▶ **ページ抜粋**

++++++++++++++++++++

突如消えたママ友。完璧で幸せだと思っていた彼女の失踪から、自分たちの「ほの暗い感情」に気づく。読み進めるほどにゾッとする“ママ友”漫画【書評】
更新日:2025/3/29
近年はドラマの題材になることも多い「ママ友」の世界。時にママ友の存在に心を救われることもあるが、面倒ごとやストレスなどのネガティブなイメージも抱きがち。ママ友の世界は、世間が思っているよりもずっと奥が深いのかもしれない。そんな「ママ友」の世界をテーマに描いた漫画を4作品ご紹介しよう。
消えたママ友

第25回「手塚治虫文化賞」短編賞に輝き、宮部みゆきら人気作家たちが激賞を贈ったミステリーコミックエッセイ『消えたママ友』(野原広子/KADOKAWA)。ある日突然、ツバサ君のママである有紀が失踪してしまった。優しい夫に姑、そして可愛い息子に囲まれて幸せそうだった彼女がなぜ――?
ママ友の間では「男を作って逃げた」という噂で持ち切り。しかし有紀と仲良しだった春香、ヨリコ、友子の3人には、それぞれ思い当たることがあった……。平凡な日常の中に突如訪れた「ママ友の失踪事件」。春香たちはじわじわと自分たちが抱える“ほの暗い感情”に気づき始める。
同作はただ単にママ友たちの妬みや嫉みを描いた作品ではない。有紀が生きているのかどうかすら分からない事実により、読者の想像力を掻き立てる上質なミステリー作品となっている。なぜ有紀の携帯を夫のノボルが持っているのか? 父親のDVをほのめかすツバサ君の発言は本当なのか? 失踪する前、有紀がこぼしていた「死にたい」という言葉の意味は? まるで最悪の事態を裏付けるかのような事実に、思わずページをめくる手が止まらなくなるはず。
その人って本当に、ママ友ですか?

『その人って本当に、ママ友ですか?』(ちなきち/KADOKAWA)で描かれていくのは、日常に潜む人間関係のホラーとママ友トラブル。夫の仕事の都合で見知らぬ土地に引っ越してきた主婦のサキは、やんちゃざかりの息子の世話と家庭を顧みない夫との生活に心を病みかけていた。
SNSの世界に逃げ込んだ彼女は、そこでママ友のマリ、リカコと知り合い、リアルでも交流を重ねるようになる。マリとリカコの存在に心を救われていたサキだったが、ふたりと親しくなった頃から自宅にある私物が次々となくなってしまうのだ。まさかと思いながらも、ある時リカコが着ていたワンピースを見て疑念はより強固なものとなる。彼女が着ていたのはサキのクローゼットからなくなった大切なワンピースと同じものだった――。
関係を壊したくないあまり踏み込めないサキだったが、傍観者だったサキの夫のケンが介入することになり、事態は一変。実はケンとリカコは知り合いで、何やら一連の事件に心当たりがあるらしい。リカコの目的が明らかになった時、タイトルに込められた意味が分かるだろう。

++++++++++++++++++++

▶ **記録データ**
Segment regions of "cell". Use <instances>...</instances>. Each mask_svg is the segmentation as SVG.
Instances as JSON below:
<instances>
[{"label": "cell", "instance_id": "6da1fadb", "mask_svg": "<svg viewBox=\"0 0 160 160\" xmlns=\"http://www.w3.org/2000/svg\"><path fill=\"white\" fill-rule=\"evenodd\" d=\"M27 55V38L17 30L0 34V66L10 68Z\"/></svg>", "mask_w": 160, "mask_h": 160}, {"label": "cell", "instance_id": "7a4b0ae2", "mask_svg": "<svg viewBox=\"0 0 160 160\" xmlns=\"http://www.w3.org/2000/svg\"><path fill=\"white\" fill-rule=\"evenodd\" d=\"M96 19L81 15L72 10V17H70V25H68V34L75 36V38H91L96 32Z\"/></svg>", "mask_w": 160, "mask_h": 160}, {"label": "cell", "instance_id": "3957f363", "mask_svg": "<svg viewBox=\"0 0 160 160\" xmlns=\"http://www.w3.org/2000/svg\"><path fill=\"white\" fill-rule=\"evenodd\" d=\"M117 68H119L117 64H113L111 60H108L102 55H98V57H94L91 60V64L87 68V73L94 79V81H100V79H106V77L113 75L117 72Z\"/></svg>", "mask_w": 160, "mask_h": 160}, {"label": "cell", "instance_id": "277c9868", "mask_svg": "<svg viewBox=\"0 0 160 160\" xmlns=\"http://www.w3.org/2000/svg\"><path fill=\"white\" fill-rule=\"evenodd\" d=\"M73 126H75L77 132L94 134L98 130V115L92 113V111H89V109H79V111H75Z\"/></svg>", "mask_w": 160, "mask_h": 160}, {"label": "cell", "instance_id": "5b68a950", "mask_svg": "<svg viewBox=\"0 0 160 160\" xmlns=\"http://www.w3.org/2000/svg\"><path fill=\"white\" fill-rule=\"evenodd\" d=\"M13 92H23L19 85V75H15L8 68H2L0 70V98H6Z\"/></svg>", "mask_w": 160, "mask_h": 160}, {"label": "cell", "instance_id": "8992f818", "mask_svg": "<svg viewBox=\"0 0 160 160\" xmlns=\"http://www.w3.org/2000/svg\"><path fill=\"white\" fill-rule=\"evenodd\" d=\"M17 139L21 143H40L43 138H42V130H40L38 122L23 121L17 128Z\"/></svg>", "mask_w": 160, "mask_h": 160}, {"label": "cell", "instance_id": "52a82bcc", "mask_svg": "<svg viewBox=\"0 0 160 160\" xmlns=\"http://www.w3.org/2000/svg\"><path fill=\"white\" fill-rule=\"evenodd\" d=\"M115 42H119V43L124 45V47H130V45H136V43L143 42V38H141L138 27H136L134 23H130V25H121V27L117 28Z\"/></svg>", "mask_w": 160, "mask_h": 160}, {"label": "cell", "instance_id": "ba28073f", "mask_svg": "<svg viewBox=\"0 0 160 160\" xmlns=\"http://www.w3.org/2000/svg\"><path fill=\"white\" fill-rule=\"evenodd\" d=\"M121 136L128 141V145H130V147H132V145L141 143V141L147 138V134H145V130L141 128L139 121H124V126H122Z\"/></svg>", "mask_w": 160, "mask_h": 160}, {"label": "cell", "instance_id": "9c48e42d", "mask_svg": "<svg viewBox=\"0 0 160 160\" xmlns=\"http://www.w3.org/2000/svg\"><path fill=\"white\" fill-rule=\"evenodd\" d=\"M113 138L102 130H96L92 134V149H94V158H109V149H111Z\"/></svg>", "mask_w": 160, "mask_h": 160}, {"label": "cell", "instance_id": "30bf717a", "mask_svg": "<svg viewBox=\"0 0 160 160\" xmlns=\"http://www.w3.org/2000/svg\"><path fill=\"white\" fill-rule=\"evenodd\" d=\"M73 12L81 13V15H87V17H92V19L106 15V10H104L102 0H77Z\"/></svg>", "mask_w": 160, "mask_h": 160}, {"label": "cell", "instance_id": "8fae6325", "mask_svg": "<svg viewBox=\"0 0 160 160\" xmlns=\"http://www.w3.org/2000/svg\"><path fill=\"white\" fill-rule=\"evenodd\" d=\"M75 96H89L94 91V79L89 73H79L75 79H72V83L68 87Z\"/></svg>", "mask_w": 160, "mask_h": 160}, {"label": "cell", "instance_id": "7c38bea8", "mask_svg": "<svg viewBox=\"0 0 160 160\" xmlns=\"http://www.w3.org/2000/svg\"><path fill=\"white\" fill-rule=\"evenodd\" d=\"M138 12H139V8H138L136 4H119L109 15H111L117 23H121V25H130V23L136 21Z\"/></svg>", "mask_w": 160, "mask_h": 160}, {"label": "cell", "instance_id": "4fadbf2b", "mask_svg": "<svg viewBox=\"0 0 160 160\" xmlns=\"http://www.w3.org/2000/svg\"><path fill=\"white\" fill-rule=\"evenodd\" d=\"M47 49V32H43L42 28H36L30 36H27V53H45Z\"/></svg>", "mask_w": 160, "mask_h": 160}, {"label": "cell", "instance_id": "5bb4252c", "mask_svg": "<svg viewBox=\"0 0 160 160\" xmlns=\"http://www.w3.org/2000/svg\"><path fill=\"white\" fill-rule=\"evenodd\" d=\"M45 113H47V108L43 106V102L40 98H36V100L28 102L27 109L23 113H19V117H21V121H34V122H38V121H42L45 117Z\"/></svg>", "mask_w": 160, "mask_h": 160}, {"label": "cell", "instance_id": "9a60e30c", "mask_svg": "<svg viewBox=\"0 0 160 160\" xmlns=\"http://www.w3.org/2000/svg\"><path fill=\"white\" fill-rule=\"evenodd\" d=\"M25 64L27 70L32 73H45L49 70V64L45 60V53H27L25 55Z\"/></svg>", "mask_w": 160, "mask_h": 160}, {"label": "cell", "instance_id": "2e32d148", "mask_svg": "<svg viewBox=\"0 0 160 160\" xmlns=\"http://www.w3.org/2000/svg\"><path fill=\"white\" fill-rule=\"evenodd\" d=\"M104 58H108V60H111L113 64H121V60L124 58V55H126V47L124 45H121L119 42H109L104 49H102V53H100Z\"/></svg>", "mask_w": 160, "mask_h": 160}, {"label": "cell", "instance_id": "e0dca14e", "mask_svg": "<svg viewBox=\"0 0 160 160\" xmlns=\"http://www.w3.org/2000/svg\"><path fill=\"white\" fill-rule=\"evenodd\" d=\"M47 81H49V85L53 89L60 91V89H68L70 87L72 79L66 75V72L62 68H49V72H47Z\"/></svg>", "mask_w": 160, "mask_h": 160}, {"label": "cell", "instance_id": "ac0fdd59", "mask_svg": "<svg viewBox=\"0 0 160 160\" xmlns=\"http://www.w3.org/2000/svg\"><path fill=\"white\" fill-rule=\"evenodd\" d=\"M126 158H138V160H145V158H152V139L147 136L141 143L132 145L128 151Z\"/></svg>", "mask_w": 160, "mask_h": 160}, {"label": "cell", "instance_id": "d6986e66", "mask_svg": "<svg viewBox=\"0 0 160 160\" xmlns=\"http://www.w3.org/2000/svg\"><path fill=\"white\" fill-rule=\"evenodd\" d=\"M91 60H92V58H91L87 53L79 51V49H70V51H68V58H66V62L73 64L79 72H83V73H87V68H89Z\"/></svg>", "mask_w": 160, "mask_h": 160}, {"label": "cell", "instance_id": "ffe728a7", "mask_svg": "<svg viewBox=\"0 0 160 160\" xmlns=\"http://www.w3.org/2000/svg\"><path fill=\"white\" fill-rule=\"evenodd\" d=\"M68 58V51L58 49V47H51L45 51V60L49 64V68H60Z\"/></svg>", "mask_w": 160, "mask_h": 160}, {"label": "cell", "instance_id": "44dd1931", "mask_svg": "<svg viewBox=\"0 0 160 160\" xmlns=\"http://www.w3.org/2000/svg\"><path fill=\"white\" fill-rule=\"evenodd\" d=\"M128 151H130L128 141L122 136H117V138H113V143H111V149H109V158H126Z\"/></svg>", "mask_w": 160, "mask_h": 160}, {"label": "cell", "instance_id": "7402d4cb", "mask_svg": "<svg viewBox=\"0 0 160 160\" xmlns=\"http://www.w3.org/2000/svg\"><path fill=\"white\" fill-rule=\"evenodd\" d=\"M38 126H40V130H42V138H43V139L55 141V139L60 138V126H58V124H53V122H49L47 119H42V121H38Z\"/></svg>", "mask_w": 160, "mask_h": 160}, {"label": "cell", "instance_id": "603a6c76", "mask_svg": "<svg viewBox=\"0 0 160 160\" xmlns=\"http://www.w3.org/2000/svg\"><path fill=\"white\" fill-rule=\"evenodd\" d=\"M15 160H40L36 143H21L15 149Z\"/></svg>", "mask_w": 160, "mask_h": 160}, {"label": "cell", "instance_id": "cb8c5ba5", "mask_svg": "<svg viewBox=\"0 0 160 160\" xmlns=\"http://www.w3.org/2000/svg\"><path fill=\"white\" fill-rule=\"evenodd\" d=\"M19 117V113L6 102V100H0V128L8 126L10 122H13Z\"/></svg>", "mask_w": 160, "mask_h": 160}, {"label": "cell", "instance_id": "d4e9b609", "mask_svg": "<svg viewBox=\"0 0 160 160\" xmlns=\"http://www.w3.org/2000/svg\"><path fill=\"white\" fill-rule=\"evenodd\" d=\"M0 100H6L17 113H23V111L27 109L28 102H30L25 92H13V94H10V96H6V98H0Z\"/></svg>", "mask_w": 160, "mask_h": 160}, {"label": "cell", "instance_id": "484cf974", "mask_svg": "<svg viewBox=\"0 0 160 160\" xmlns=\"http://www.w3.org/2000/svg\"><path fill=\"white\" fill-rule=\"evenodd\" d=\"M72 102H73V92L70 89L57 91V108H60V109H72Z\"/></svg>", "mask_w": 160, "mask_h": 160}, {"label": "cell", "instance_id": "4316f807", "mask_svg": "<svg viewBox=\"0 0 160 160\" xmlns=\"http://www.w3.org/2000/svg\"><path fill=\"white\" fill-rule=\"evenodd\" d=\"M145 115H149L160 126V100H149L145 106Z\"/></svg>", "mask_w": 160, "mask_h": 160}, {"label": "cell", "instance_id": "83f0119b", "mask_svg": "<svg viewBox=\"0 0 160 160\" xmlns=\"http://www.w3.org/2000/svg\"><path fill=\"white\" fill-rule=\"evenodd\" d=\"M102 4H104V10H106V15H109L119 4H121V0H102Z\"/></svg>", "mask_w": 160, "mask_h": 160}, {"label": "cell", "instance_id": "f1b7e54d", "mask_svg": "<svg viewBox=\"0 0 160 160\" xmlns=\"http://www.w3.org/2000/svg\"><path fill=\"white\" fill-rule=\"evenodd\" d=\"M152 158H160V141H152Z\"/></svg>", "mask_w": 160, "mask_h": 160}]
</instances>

++++++++++++++++++++

ママ友漫画の書評のうち、「第25回「手塚治虫文化賞」短」から「ピースと同じものだった――。」までを一字一句そのまま書き写してもらえますか？ これらの記録は別の出典から取られたものです。

▶ **実行結果**
第25回「手塚治虫文化賞」短編賞に輝き、宮部みゆきら人気作家たちが激賞を贈ったミステリーコミックエッセイ『消えたママ友』(野原広子/KADOKAWA)。ある日突然、ツバサ君のママである有紀が失踪してしまった。優しい夫に姑、そして可愛い息子に囲まれて幸せそうだった彼女がなぜ――?
ママ友の間では「男を作って逃げた」という噂で持ち切り。しかし有紀と仲良しだった春香、ヨリコ、友子の3人には、それぞれ思い当たることがあった……。平凡な日常の中に突如訪れた「ママ友の失踪事件」。春香たちはじわじわと自分たちが抱える“ほの暗い感情”に気づき始める。
同作はただ単にママ友たちの妬みや嫉みを描いた作品ではない。有紀が生きているのかどうかすら分からない事実により、読者の想像力を掻き立てる上質なミステリー作品となっている。なぜ有紀の携帯を夫のノボルが持っているのか? 父親のDVをほのめかすツバサ君の発言は本当なのか? 失踪する前、有紀がこぼしていた「死にたい」という言葉の意味は? まるで最悪の事態を裏付けるかのような事実に、思わずページをめくる手が止まらなくなるはず。
その人って本当に、ママ友ですか?

『その人って本当に、ママ友ですか?』(ちなきち/KADOKAWA)で描かれていくのは、日常に潜む人間関係のホラーとママ友トラブル。夫の仕事の都合で見知らぬ土地に引っ越してきた主婦のサキは、やんちゃざかりの息子の世話と家庭を顧みない夫との生活に心を病みかけていた。
SNSの世界に逃げ込んだ彼女は、そこでママ友のマリ、リカコと知り合い、リアルでも交流を重ねるようになる。マリとリカコの存在に心を救われていたサキだったが、ふたりと親しくなった頃から自宅にある私物が次々となくなってしまうのだ。まさかと思いながらも、ある時リカコが着ていたワンピースを見て疑念はより強固なものとなる。彼女が着ていたのはサキのクローゼットからなくなった大切なワンピースと同じものだった――。